- _About this task_: Whatever precedes the line containing "Cost Management PPT slide 24" is not copied; that line and every line after it through the final one below are copied exactly, except pictures.

*** Available data

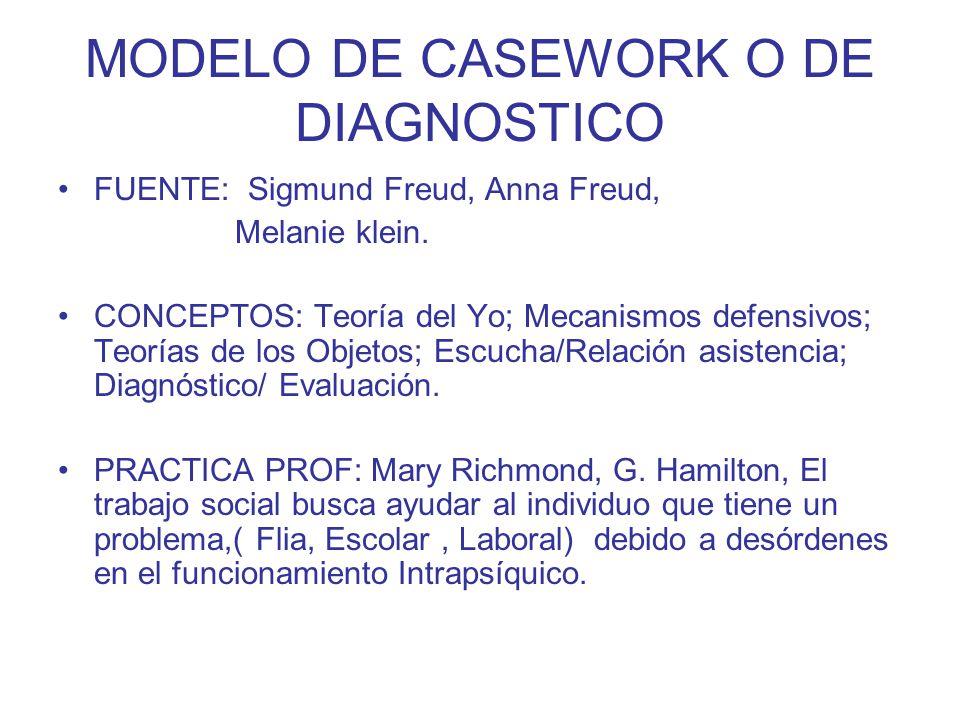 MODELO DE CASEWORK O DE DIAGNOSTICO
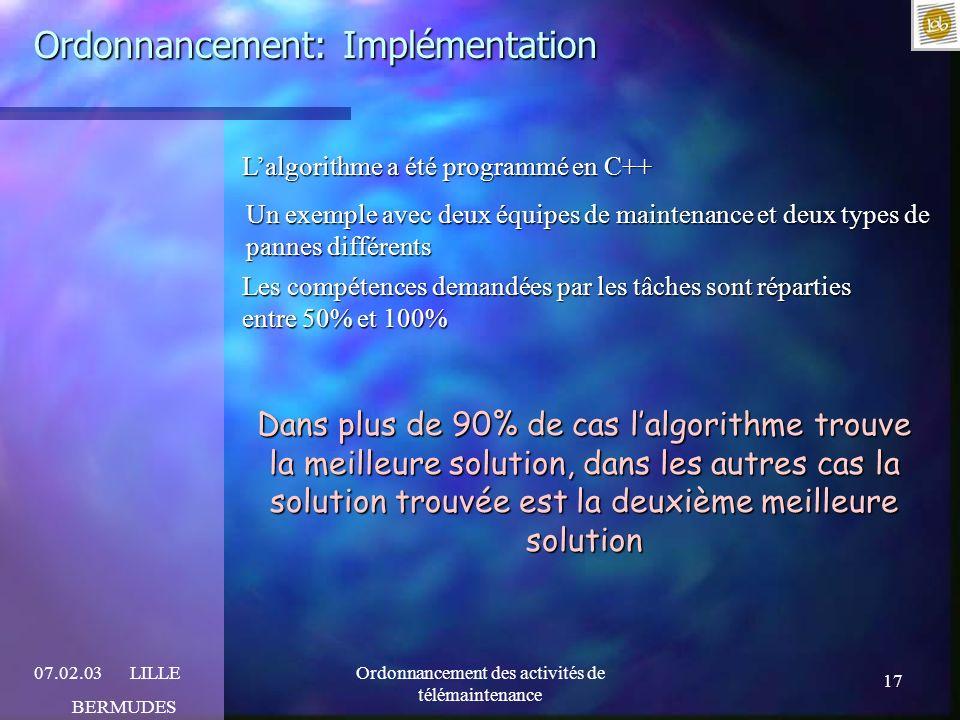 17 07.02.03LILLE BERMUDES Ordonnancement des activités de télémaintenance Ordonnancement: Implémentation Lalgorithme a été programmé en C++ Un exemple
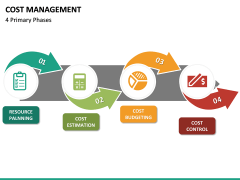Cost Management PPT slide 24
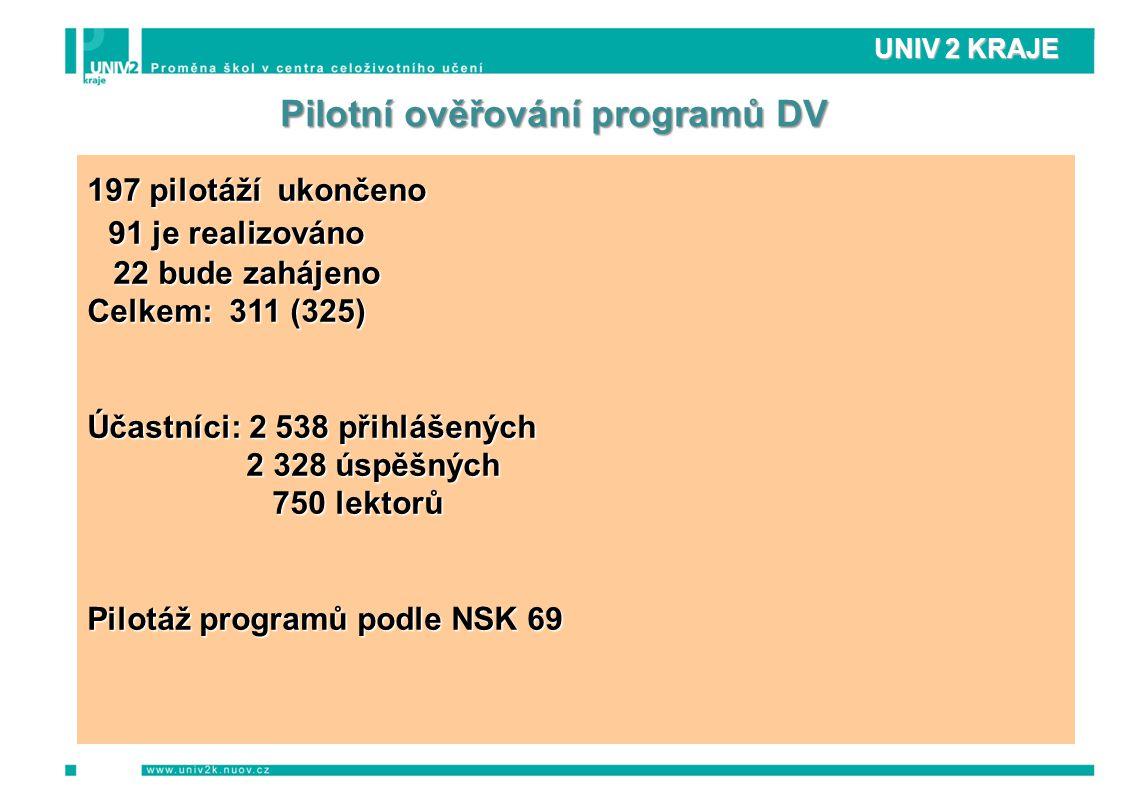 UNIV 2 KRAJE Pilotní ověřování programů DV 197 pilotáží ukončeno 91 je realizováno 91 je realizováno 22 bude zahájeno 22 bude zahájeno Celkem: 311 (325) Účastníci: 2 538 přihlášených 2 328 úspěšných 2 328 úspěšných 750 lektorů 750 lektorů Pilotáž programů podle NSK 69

******

- _Answer box_:
Cost Management PPT slide 24
 UNIV 2 KRAJE Pilotní ověřování programů DV 197 pilotáží ukončeno 91 je realizováno 91 je realizováno 22 bude zahájeno 22 bude zahájeno Celkem: 311 (325) Účastníci: 2 538 přihlášených 2 328 úspěšných 2 328 úspěšných 750 lektorů 750 lektorů Pilotáž programů podle NSK 69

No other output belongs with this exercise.